# DESCRIPTION OF THE TASK
Reproduce the recorded data below word for word, omitting the pictures from your answer.

--- Begin EXERCISE MATERIAL ---

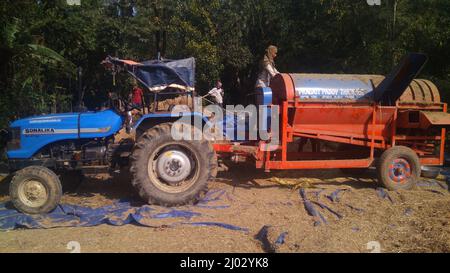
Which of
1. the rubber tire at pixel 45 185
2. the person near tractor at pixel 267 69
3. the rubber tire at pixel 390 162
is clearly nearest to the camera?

--- End EXERCISE MATERIAL ---

# RESPONSE FOR THIS EXERCISE
Which of
1. the rubber tire at pixel 45 185
2. the person near tractor at pixel 267 69
3. the rubber tire at pixel 390 162
is clearly nearest to the camera?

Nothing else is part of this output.